• [Text provided]
Background information
- Born: 1 October 1946 (age 79) Wolverhampton, Staffordshire, England
- Genres: Jazz; avant-garde; jazz fusion;
- Occupations: Musician; composer;
- Instruments: Double bass; bass guitar; cello;
- Years active: 1964–present
- Labels: ECM; Dare2;
- Formerly of: Circle; Gateway;
- Website: www.daveholland.com

= Dave Holland (bassist) =

British jazz musician (born 1946)

David Holland (born 1 October 1946) is an English double bassist, bass guitarist, cellist, composer and bandleader who has been performing and recording for five decades. He has lived in the United States since the early 1970s.

His extensive discography ranges from solo performances to pieces for big band. Holland runs his own independent record label, Dare2, which he launched in 2005.

==Biography==
Born in Wolverhampton, England, Holland taught himself how to play stringed instruments, beginning at four on the ukulele, then graduating to guitar and later bass guitar. He quit school at the age of 15 to pursue his profession in a pop band, but soon gravitated to jazz. After seeing an issue of Down Beat where Ray Brown had won the critics' poll for best bass player, Holland went to a record store, and bought a couple of LPs featuring Brown backing pianist Oscar Peterson. He also bought two Leroy Vinnegar albums (Leroy Walks! and Leroy Walks Again!!) because the bassist was posed with his instrument on the cover. Within a week, Holland traded in his bass guitar for a double bass and began practicing with the records. In addition to Brown and Vinnegar, Holland was drawn to the bassists Charles Mingus and Jimmy Garrison.

After moving to London in 1964, Holland played double bass in small venues and studied with James Edward Merrett, principal bassist of the Philharmonia Orchestra and, later, the BBC Symphony Orchestra. Merrett trained him to sight read and then recommended he apply to the Guildhall School of Music and Drama. Holland received a full-time scholarship for the three-year programme. At 20, Holland was keeping a busy schedule in school, studios and Ronnie Scott's Jazz Club, London's premier jazz club, where he often played in bands that supported such touring American jazz saxophonists as Coleman Hawkins, Ben Webster and Joe Henderson. He also linked up with other British jazz musicians, including guitarist John McLaughlin, saxophonists Evan Parker and John Surman, South Africa-born London-based pianist Chris McGregor, and drummer John Stevens, and performed on the Spontaneous Music Ensemble's 1968 album Karyobin. He also began a working relationship with Canada-born, England-based trumpeter Kenny Wheeler that continued until Wheeler's death in 2014.

===With Miles Davis===
In 1968, Miles Davis and Philly Joe Jones heard him at Ronnie Scott's Jazz Club, playing in a combo that opened for the Bill Evans Trio. Jones told Holland that Davis wanted him to join his band (replacing Ron Carter). Davis left the UK before Holland could contact him directly, and two weeks later Holland was given three days' notice to fly to New York for an engagement at Count Basie's nightclub. He arrived the night before, staying with Jack DeJohnette, a previous acquaintance. The following day Herbie Hancock took him to the club, and his two years with Davis began. This was also Hancock's last gig as Davis's pianist, as he left afterwards for a honeymoon in Brazil and was replaced by Chick Corea when he could not return for an engagement due to illness. Holland's first recordings with Davis were in September 1968, and he appears on half of the album Filles de Kilimanjaro (with Davis, Corea, Wayne Shorter and Tony Williams).

Numerical chart reasoning data

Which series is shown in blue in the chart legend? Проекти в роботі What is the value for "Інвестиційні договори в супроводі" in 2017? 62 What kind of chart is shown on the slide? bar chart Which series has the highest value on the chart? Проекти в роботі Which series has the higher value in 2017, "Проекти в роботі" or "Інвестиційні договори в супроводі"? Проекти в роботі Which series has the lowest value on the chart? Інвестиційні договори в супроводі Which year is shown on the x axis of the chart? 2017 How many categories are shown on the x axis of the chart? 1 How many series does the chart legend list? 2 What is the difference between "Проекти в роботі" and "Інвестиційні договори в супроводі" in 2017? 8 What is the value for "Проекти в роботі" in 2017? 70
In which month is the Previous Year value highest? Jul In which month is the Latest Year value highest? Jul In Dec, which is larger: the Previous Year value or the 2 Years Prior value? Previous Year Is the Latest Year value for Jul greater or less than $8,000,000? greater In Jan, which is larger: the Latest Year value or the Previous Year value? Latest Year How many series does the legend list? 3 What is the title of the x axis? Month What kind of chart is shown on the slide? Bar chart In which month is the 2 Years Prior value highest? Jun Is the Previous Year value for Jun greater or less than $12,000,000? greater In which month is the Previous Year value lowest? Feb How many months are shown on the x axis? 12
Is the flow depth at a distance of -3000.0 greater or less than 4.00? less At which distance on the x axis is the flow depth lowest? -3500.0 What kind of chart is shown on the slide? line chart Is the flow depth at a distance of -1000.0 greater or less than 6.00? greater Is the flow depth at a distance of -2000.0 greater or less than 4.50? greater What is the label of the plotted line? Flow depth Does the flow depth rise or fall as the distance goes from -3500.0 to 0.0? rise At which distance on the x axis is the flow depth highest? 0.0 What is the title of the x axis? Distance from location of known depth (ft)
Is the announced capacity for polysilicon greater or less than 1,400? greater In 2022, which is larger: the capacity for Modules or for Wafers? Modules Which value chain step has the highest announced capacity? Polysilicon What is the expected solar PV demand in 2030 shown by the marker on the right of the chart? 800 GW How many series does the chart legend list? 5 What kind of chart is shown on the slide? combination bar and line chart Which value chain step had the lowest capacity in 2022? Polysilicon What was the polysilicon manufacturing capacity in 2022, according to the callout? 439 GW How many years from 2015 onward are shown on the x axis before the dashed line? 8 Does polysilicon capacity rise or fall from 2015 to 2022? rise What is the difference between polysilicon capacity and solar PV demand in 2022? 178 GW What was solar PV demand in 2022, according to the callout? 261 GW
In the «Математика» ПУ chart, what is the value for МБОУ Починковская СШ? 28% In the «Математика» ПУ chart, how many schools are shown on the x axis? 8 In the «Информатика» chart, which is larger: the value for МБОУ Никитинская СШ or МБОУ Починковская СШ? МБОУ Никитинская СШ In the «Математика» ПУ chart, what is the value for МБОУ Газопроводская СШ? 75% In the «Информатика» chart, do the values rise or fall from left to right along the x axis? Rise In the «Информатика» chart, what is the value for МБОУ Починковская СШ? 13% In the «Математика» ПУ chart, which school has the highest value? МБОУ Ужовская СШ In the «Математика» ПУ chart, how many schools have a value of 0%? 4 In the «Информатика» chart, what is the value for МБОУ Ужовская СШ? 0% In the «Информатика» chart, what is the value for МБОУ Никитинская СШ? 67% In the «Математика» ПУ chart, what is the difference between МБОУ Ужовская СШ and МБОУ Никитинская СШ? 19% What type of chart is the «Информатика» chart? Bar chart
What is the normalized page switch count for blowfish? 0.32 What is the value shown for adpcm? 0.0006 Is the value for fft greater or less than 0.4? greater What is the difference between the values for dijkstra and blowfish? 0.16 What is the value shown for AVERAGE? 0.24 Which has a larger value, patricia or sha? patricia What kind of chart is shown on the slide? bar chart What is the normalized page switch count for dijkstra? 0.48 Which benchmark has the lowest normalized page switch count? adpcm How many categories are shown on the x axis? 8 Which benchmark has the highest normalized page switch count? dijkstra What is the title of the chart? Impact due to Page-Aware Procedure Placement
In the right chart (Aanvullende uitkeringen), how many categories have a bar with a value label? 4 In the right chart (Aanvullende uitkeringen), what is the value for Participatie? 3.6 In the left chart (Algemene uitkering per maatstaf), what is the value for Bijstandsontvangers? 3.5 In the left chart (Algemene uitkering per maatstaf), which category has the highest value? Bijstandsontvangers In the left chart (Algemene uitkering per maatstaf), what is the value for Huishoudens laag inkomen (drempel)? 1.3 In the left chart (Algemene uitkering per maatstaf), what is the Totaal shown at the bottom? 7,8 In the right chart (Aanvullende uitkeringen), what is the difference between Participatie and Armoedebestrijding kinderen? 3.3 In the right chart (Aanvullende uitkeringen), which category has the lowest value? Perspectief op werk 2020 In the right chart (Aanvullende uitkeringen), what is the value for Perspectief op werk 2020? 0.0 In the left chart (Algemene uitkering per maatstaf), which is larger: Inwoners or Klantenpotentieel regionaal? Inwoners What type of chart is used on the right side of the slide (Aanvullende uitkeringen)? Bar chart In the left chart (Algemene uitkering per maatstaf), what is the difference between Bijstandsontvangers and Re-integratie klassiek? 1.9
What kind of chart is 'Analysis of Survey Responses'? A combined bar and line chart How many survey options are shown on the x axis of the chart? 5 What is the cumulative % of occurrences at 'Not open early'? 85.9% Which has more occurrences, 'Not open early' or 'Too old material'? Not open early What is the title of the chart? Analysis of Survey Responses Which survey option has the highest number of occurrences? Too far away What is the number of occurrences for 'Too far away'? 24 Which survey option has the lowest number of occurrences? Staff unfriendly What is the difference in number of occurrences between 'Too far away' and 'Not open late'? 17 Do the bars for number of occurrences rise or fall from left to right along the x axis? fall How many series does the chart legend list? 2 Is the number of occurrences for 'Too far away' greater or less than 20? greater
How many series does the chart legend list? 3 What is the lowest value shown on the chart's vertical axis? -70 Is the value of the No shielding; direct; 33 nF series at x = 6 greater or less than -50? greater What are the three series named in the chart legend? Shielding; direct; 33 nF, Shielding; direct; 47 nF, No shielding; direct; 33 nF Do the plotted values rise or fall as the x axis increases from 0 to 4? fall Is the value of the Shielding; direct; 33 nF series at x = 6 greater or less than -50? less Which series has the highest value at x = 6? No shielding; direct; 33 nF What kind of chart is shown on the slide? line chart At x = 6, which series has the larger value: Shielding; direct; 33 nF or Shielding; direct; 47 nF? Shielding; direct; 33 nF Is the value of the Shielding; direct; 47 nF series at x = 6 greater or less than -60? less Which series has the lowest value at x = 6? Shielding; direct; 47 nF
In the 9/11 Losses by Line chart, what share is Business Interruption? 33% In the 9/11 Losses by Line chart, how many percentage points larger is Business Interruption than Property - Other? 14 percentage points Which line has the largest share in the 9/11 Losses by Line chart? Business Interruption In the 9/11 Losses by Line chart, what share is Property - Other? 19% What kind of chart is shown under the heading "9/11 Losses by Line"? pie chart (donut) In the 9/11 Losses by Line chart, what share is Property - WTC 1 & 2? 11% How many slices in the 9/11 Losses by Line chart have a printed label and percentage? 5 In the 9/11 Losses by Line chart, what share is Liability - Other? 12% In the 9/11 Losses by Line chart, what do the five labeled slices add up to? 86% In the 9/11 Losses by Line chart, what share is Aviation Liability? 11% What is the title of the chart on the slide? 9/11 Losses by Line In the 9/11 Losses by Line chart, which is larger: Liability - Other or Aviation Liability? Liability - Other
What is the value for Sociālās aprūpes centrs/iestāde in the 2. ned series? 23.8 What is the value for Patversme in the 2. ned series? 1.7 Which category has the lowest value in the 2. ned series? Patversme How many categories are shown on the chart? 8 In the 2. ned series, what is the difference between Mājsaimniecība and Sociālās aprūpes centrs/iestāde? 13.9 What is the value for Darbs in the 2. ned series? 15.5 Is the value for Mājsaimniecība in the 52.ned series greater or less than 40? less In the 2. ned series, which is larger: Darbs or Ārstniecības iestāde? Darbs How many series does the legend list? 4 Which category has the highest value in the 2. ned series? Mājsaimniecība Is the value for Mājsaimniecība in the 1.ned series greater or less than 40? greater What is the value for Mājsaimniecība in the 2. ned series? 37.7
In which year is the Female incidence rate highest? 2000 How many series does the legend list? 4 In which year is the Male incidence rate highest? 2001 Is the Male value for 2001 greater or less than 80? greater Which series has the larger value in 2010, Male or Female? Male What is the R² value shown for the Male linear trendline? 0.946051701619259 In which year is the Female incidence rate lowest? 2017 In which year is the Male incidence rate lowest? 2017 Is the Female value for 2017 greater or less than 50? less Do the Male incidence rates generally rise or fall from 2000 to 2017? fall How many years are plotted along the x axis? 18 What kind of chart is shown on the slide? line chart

• [What you will do]
**A)** Answer these questions using the text on Dave Holland:
(i) In what year did Holland launch his record label, Dare2?
(ii) At what age did Holland quit school?
(iii) Which trumpeter worked with Holland until that musician's death in 2014?
**B)** Repeat the portion of the Dave Holland text that begins at the words "Background information" and stops after "musician (born 1946)".
**C)** Carry on the text about Dave Holland from the point at which it stops.

• [Your written answers]
**A)**
(i) 2005
(ii) 15
(iii) Kenny Wheeler

**B)**
Background information
- Born: 1 October 1946 (age 79) Wolverhampton, Staffordshire, England
- Genres: Jazz; avant-garde; jazz fusion;
- Occupations: Musician; composer;
- Instruments: Double bass; bass guitar; cello;
- Years active: 1964–present
- Labels: ECM; Dare2;
- Formerly of: Circle; Gateway;
- Website: www.daveholland.com

= Dave Holland (bassist) =

British jazz musician (born 1946)

**C)**
Holland was a member of Davis's rhythm section through the summer of 1970; he appears on the albums In a Silent Way and Bitches' Brew. In the first year of his tenure with Davis, Holland played primarily upright bass. By the end of 1969, he played electric bass guitar (often treated with wah-wah pedal and other electronic effects) with greater frequency as Davis moved away from acoustic jazz.

Holland was also a member of Davis's working group during this time, unlike many of the musicians who appeared only on the trumpeter's studio recordings. The so-called "lost quintet" of Davis, Shorter, Corea, Holland and DeJohnette was active in 1969 but never made any studio recordings as a quintet. A 1970 live recording of this group plus percussionist Airto Moreira, Live at the Fillmore East, March 7, 1970: It's About That Time, was issued in 2001. Steve Grossman replaced Shorter in early 1970; Keith Jarrett joined the group as a second keyboardist thereafter, and Gary Bartz replaced Grossman during the summer of 1970. By the end of the summer, rhythm and blues bass guitarist Michael Henderson had replaced Holland.

===ECM and the 1970s===
After leaving Davis's group, Holland briefly joined the avant-garde jazz group Circle, with Corea, saxophonist Anthony Braxton and percussionist Barry Altschul. This started a decades-long association with the ECM record label. After recording a few albums, Circle disbanded when Corea departed. 1972 saw the recording of Conference of the Birds, with Braxton, saxophonist/flautist Sam Rivers and Altschul– Holland's first recording as a leader, and the beginning of a long musical relationship with Rivers. The title of the album is taken from that of a 4,500-line epic poem by Persian Sufist writer, Farid al-Din Attar.

Holland worked as a leader and as a sideman with many other jazz artists in the 1970s. On 15 June 1972 he played with Thelonious Monk at the Village Vanguard which was one of Monk's last concerts. Holland recorded several important albums with Anthony Braxton between 1972 and 1976 – including New York, Fall 1974 (1974) and Five Pieces (1975) – that were released on Arista Records.
Holland also recorded duo sessions with saxophonist Sam Rivers and fellow bassist Barre Phillips, and the solo bass album Emerald Tears. Also in the 1970s he appeared with performers including Stan Getz and the Gateway Trio with John Abercrombie and DeJohnette. The Gateway trio released two influential modern jazz albums in 1975 and 1977, and reformed in 1994 for a recording session which yielded another two albums. As a sideman, Holland appeared on rock and pop recordings as well, working with singer Bonnie Raitt on her 1972 album Give It Up.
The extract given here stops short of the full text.